## Directions
[A] In the excerpt below about the Johnson papers, where will the George E.Q. Johnson collection be transferred?
[B] Copy the stretch of the Johnson papers excerpt from "Maybe not. But" through "7358 S. Pulaski.", word for word.

#### Document excerpt ####

Russick wonders why the National Archives is so determined to get its hands on the Johnson papers. But he understands their importance. "There are other documents out there—treasury documents, etc—but there was no awareness of or access to the Johnson records," he says. "Johnson was the legal machinery that brought Capone down. Johnson didn't carry a gun. He didn't have the sexiness of the Untouchables."
Maybe not. But to the National Archives and the Chicago History Museum, he's looking pretty sexy right now.
UPDATE: NARA got Capone. On Wednesday, the Chicago History Museum's executive vice president, Russell Lewis, and archivists John Russick and Peter Alter met with representatives of the National Archives and accepted their argument that the Johnson papers belong to the federal government. The entire George E.Q. Johnson collection—including materials unearthed by author Jonathan Eig—will be transferred to NARA's Great Lakes office at 7358 S. Pulaski.

#### Dataset entries ####

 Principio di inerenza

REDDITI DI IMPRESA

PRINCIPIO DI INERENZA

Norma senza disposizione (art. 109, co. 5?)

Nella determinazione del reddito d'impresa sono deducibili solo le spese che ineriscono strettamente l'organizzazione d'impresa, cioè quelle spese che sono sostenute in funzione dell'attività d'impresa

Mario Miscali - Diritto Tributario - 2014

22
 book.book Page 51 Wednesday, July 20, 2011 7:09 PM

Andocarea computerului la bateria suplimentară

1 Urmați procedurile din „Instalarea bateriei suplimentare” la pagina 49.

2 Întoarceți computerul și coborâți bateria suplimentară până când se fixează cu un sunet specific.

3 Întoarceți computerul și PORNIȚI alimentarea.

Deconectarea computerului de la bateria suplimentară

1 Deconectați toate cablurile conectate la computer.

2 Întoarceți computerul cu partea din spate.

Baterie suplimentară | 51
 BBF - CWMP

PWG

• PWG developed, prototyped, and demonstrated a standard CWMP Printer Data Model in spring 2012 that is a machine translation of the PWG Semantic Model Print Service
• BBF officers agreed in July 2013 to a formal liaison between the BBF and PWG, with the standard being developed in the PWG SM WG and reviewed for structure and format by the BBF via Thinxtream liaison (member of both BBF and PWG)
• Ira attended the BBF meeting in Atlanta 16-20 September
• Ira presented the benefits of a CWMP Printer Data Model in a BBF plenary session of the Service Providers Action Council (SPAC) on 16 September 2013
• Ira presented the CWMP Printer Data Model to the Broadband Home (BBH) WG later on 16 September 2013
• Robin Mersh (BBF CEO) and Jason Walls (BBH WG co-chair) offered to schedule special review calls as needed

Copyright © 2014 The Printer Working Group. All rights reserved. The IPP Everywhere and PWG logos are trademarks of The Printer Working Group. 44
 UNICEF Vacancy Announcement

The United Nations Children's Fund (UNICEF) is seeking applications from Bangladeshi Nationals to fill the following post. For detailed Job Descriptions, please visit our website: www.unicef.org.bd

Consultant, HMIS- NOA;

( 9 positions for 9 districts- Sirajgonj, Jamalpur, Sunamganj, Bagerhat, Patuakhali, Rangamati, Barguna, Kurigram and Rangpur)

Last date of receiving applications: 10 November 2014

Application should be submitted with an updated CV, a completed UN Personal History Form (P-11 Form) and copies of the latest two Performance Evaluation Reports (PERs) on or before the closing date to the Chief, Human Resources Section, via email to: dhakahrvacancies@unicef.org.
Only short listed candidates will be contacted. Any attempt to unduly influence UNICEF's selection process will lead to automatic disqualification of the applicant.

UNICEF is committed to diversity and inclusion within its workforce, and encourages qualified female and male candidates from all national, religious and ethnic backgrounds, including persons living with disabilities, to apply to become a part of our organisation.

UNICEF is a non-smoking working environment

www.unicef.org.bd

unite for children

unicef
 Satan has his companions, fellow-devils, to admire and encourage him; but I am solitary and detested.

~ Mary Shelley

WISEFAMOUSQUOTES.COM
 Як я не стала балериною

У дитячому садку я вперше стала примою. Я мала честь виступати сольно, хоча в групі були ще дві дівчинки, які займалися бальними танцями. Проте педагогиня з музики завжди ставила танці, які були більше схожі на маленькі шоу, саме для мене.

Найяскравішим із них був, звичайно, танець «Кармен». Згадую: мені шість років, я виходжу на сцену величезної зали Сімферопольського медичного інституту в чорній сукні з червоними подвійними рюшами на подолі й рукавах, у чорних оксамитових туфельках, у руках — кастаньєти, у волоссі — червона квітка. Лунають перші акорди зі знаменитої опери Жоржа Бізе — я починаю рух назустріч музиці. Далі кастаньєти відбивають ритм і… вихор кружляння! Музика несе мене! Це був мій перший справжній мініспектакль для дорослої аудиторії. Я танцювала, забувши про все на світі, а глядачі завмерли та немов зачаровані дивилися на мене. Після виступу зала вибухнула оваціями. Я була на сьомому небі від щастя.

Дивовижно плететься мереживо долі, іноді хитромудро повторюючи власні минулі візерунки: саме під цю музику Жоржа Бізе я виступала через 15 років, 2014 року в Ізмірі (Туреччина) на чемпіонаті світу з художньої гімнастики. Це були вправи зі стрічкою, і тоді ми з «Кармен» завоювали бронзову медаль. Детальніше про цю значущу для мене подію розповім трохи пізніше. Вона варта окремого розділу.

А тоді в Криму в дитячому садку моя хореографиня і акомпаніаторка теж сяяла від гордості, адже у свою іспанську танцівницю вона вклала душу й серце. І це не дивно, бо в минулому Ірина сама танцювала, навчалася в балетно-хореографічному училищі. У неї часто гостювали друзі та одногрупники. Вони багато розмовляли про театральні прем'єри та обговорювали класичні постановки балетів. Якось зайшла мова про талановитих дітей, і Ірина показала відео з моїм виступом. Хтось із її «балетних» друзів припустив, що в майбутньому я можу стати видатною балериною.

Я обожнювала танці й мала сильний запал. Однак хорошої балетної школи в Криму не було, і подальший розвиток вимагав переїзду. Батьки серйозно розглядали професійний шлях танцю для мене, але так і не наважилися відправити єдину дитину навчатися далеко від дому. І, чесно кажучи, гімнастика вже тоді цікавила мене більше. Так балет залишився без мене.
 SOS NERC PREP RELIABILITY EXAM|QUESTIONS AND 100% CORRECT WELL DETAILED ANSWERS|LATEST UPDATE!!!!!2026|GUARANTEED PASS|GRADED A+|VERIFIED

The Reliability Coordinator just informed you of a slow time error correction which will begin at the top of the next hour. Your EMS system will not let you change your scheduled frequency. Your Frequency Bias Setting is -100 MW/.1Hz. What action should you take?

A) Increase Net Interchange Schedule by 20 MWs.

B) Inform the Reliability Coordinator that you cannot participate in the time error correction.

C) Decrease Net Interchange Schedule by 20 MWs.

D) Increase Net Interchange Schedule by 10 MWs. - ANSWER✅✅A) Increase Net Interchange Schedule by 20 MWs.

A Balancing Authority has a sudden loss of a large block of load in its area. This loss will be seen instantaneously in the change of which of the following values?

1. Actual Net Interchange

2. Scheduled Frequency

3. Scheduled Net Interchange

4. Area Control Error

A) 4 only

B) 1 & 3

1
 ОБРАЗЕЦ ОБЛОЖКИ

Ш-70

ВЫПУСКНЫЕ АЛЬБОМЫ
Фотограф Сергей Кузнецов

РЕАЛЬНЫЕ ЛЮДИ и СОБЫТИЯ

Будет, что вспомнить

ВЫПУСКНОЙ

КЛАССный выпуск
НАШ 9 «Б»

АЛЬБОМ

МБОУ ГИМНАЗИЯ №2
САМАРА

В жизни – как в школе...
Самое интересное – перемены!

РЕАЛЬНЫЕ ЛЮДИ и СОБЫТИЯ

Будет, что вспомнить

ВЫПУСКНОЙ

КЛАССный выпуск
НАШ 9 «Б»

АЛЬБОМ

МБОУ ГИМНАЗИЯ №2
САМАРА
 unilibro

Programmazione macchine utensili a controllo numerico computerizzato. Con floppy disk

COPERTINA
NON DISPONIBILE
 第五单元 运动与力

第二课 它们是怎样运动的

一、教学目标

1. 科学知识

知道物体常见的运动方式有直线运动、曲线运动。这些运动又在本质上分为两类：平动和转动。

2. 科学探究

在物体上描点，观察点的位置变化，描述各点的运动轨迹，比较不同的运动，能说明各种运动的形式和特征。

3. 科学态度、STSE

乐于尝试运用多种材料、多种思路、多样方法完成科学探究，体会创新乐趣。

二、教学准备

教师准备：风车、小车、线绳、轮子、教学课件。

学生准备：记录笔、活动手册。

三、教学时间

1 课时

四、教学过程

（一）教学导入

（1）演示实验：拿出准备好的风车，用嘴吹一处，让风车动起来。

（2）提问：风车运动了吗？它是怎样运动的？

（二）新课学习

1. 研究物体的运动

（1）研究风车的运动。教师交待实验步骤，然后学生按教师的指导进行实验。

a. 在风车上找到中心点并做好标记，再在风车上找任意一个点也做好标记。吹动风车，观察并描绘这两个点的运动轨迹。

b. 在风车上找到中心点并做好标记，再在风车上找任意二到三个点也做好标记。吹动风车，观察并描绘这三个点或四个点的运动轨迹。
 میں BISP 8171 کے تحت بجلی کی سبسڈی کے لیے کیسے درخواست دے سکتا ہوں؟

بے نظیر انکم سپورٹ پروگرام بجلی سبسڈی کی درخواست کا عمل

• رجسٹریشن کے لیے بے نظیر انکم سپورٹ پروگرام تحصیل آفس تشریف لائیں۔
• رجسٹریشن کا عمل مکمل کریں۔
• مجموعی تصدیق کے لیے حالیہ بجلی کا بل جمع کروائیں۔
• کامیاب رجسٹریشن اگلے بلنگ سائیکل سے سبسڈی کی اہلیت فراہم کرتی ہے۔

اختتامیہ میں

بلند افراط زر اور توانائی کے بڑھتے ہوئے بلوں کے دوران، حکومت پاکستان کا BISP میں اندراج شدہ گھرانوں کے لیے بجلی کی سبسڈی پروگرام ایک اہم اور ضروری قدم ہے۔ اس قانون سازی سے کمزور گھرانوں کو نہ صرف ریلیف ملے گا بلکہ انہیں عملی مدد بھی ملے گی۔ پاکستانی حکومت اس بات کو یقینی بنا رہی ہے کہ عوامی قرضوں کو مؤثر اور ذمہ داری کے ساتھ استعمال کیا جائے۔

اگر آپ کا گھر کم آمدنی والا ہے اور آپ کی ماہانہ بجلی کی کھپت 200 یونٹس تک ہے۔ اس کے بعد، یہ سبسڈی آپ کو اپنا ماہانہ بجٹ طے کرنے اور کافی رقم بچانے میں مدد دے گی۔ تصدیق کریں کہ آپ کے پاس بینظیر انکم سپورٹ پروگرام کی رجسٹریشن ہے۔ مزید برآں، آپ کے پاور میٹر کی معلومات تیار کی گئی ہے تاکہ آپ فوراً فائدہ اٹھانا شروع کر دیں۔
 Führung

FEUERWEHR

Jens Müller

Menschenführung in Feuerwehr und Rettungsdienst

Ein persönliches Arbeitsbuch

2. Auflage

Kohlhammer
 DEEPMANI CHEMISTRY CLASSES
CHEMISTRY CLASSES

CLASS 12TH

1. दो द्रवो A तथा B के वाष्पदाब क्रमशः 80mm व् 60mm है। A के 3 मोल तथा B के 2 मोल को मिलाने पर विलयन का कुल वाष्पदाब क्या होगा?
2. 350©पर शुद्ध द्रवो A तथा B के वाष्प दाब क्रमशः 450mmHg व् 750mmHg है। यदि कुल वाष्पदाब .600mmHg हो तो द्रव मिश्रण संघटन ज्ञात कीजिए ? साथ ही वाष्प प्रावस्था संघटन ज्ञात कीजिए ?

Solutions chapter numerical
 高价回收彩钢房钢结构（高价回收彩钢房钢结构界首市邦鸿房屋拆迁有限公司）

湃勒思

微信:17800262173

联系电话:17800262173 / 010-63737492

####

## List of solutions
[A] To NARA's Great Lakes office at 7358 S. Pulaski.

[B]
Maybe not. But to the National Archives and the Chicago History Museum, he's looking pretty sexy right now.
UPDATE: NARA got Capone. On Wednesday, the Chicago History Museum's executive vice president, Russell Lewis, and archivists John Russick and Peter Alter met with representatives of the National Archives and accepted their argument that the Johnson papers belong to the federal government. The entire George E.Q. Johnson collection—including materials unearthed by author Jonathan Eig—will be transferred to NARA's Great Lakes office at 7358 S. Pulaski.